City of Yukon v. Firefighters Local 2055, 792 P.2d 1176, 1179, 1180 (Okl.1990).

In the present case, after hearing the evidence, the arbitrator tacitly rejected City's allegation of discriminatory, retaliatory action by Union against the three non-union employees. The arbitrator construed the contract provisions concerning accrued benefits to control over any past practices of City, and determined that City violated these provisions by allowing the employees benefits not previously available to them. The arbitrator’s construction of the collective bargaining agreement governs, and the Trial Court may not substitute its judgment for that of the arbitrator.6

The collective bargaining agreement, by its own terms, applies to all firefighter employees regardless of union membership, and the arbitrator’s decision construing the contract is thus binding on *1177all firefighter employees, union and nonunion members alike.7 We therefore hold the arbitrator’s construction of the contract neither affected by pure error of law nor violative of any public policy, and therefore impervious to District Court interference.

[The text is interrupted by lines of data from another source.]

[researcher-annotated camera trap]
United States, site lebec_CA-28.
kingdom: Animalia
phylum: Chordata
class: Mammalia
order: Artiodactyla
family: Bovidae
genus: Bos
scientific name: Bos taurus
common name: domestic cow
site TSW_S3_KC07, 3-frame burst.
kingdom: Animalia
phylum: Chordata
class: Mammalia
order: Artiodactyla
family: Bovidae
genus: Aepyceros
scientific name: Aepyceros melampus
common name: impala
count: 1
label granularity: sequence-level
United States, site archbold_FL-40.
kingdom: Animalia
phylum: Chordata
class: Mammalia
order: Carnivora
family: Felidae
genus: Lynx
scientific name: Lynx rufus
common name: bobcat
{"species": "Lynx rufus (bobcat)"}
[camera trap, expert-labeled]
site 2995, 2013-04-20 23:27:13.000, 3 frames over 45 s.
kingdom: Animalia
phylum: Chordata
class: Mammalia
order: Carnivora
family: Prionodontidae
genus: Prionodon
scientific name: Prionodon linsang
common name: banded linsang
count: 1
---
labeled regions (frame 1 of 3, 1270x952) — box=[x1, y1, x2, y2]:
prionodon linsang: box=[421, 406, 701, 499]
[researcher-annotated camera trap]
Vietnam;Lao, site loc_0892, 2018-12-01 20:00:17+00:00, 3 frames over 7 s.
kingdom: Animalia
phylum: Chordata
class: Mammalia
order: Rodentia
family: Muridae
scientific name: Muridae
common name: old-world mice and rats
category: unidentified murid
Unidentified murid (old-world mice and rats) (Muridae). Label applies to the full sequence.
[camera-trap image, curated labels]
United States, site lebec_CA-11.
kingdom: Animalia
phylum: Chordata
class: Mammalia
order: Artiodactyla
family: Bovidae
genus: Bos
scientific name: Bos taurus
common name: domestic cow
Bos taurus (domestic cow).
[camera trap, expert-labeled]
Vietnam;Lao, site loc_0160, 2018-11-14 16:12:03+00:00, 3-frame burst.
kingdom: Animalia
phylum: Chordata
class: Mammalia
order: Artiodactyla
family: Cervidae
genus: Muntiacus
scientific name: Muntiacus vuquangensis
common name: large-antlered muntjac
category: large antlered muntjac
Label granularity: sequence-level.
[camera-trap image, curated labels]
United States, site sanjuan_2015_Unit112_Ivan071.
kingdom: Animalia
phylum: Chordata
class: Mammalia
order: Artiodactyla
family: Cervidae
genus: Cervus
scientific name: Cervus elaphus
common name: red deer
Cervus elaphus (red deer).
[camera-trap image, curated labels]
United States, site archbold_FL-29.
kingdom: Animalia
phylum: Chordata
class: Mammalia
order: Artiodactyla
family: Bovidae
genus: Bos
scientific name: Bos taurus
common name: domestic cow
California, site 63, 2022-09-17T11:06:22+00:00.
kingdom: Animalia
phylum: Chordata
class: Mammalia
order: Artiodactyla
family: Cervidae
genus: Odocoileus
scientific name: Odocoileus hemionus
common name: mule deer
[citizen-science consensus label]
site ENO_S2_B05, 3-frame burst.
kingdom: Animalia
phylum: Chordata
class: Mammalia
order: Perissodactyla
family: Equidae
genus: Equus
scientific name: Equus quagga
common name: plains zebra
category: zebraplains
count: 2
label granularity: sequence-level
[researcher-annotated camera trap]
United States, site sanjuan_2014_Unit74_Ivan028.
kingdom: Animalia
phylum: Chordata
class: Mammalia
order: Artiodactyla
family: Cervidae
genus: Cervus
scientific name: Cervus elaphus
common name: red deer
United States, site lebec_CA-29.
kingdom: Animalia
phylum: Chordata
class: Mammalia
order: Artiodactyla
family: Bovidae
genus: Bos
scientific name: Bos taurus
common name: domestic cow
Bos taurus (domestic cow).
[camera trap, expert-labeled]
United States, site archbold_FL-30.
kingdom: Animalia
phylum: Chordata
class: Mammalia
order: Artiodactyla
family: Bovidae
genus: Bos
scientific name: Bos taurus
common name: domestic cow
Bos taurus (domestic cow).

The order of the Trial Court is therefore REVERSED.

GARRETT, P.J., and ADAMS, J., concur.

. 11 O.S. § 51-111; Taylor v. Johnson, 706 P.2d 896, 898 (Okl.1985); Voss v. City of Oklahoma City, 618 P.2d 925 (Okl.1980). And cf., United Steelworkers of America v. Enterprise Wheel & Car Corp., 363 U.S. 593, 80 S.Ct. 1358, 4 L.Ed.2d 1424 (1960); United Steelworkers of America v. Warrior & Gulf Navigation Co., 363 U.S. 574, 80 S.Ct. 1347, 4 L.Ed.2d 1409 (1960); United Steelworkers of America v. American Mfg. Co., 363 U.S. 564, 80 S.Ct. 1343, 4 L.Ed.2d 1403 (1960).

. See, e.g., United Paperworkers Int'l. Union v. MISCO, Inc., 484 U.S. 29, 108 S.Ct. 364, 98 L.Ed.2d 286 (1987); W.R. Grace & Co. v. Int'l Union of United Rubber, Cork Linoleum and Plastic Workers of America, 461 U.S. 757, 103 S.Ct. 2177, 76 L.Ed.2d 298 (1983).

. See, e.g., Int'l. Union of Operating Engineers, Local 670 v. Kerr-McGee Corp., 618 F.2d 657 (10th Cir.1980); Fabricut, Inc. v. Tulsa General Drivers, 597 F.2d 227 (10th Cir.1979); Mistletoe Exp. Svc. v. Motor Exp. Union, 566 F.2d 692 (10th Cir.1977).

See also, Alexander v. Gardner-Denver Co., 415 U.S. 36, 94 S.Ct. 1011, 39 L.Ed.2d 147 (1974).

. 11 O.S. §§ 51-102(6a)(l), (6b)(l).

. See, footnote 3.

. City of Yukon, 792 P.2d at 1179, 1180.

. The parties suggest in their briefs, and have so stipulated in oral argument on rehearing, that the arbitrator's decision affects the benefits of not only the three named non-union firefighter employees, but also at least three other union firefighter employees.